---- PASSAGE PROVIDED
- Born: Steven M. Cohen April 3, 1950 (age 76) Brooklyn, New York
- Citizenship: United States
- Education: Columbia College, Columbia University
- Occupations: Sociologist, Research professor
- Employer(s): Hebrew Union College - Jewish Institute of Religion Stanford University Graduate School of Education
- Known for: Research on American Jewish identity
- Notable work: The Jew Within (2000) Sacred Strategies (2010)
- Spouse: Rabbi Marion Lev-Cohen
- Children: Adam Wall Edeet Cohen
- Awards: Marshall Sklare Award (2010) Jewish Book Council Award (2010)

= Steven M. Cohen =

American sociologist

Steven M. Cohen (born April 3, 1950) is an American sociologist whose work focuses on the American Jewish community. He served as a research professor of Jewish Social Policy at Hebrew Union College-Jewish Institute of Religion and as Director of the Berman Jewish Policy Archive at Stanford University before his July 2018 resignation stemming from allegations of sexual harassment.

== Biography ==

Cohen was born April 3, 1950, in Brooklyn, New York, the son of Toby (Fassman) Cohen and Max Cohen, and the grandchild of four East European-born grandparents. Raised in a home marked by strong Jewish ethnicity and nominally Orthodox affiliation, his family kept kosher in the home only. He attended Erasmus Hall High School and then Columbia College. He made aliyah (immigrated to Israel) in 1992. He is married to Rabbi Marion Lev-Cohen. They live in both Jerusalem and New York City. He has two children.

Cohen's early intellectual influences include Leonard (Liebel) Fein, Calvin Goldscheider and Charles S. Liebman.

== Academic background ==

Cohen received his BA from Columbia College in 1970 and his Ph.D. from Columbia University's Department of Sociology in 1974. His doctoral dissertation was on "Interethnic Marriage and Friendship".

Past professorial and research positions include Queens College CUNY, Brandeis University, Hebrew University, the Jewish Theological Seminary of America, and the Melton Centre for Jewish Education. He has also served as Director of the Synagogue Studies Institute of Synagogue 3000 and Director of the Florence G. Heller-JCCA Research Center.
--------
▸ CHALLENGE A: Give the stretch of the biography from "Cohen's early intellectual" through "Heller-JCCA Research Center." again, substituting "Head" for "Director".
▸ CHALLENGE B: Recast the paragraph of the biography beginning "Cohen was born April 3, 1950" as a bulleted list that retains its principal facts.
---- SUPPLIED MATERIAL
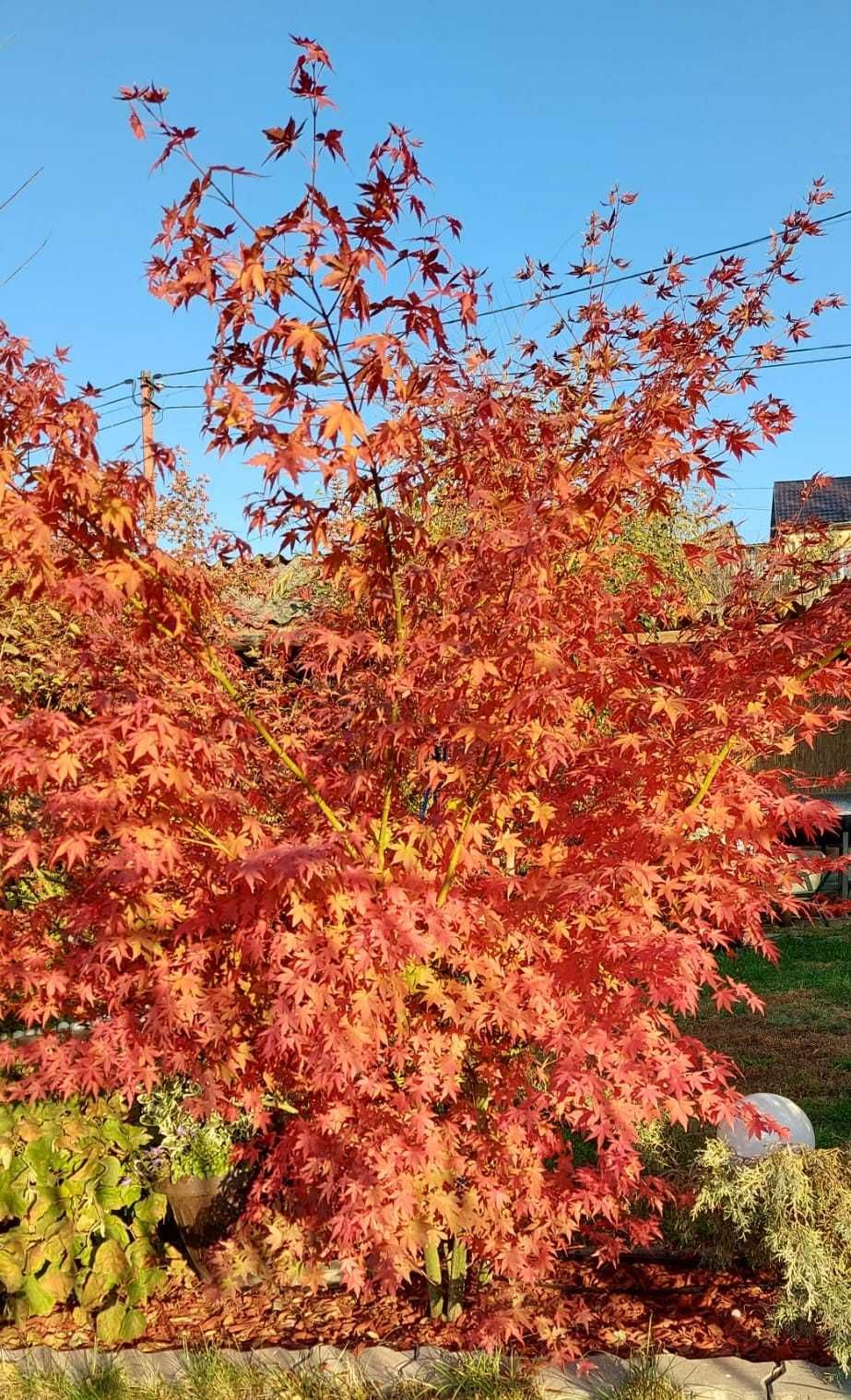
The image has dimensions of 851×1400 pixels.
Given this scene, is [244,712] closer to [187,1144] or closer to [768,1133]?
--------
▸ WRITTEN ANSWER A:
Cohen's early intellectual influences include Leonard (Liebel) Fein, Calvin Goldscheider and Charles S. Liebman.

== Academic background ==

Cohen received his BA from Columbia College in 1970 and his Ph.D. from Columbia University's Department of Sociology in 1974. His doctoral dissertation was on "Interethnic Marriage and Friendship".

Past professorial and research positions include Queens College CUNY, Brandeis University, Hebrew University, the Jewish Theological Seminary of America, and the Melton Centre for Jewish Education. He has also served as Head of the Synagogue Studies Institute of Synagogue 3000 and Head of the Florence G. Heller-JCCA Research Center.

▸ WRITTEN ANSWER B:
- Born April 3, 1950, in Brooklyn, New York, to Toby (Fassman) Cohen and Max Cohen; all four grandparents were born in Eastern Europe.
- Raised in a home of strong Jewish ethnicity and nominally Orthodox affiliation; the family kept kosher in the home only.
- Attended Erasmus Hall High School, then Columbia College.
- Made aliyah (immigrated to Israel) in 1992.
- Married to Rabbi Marion Lev-Cohen; they live in both Jerusalem and New York City.
- Has two children.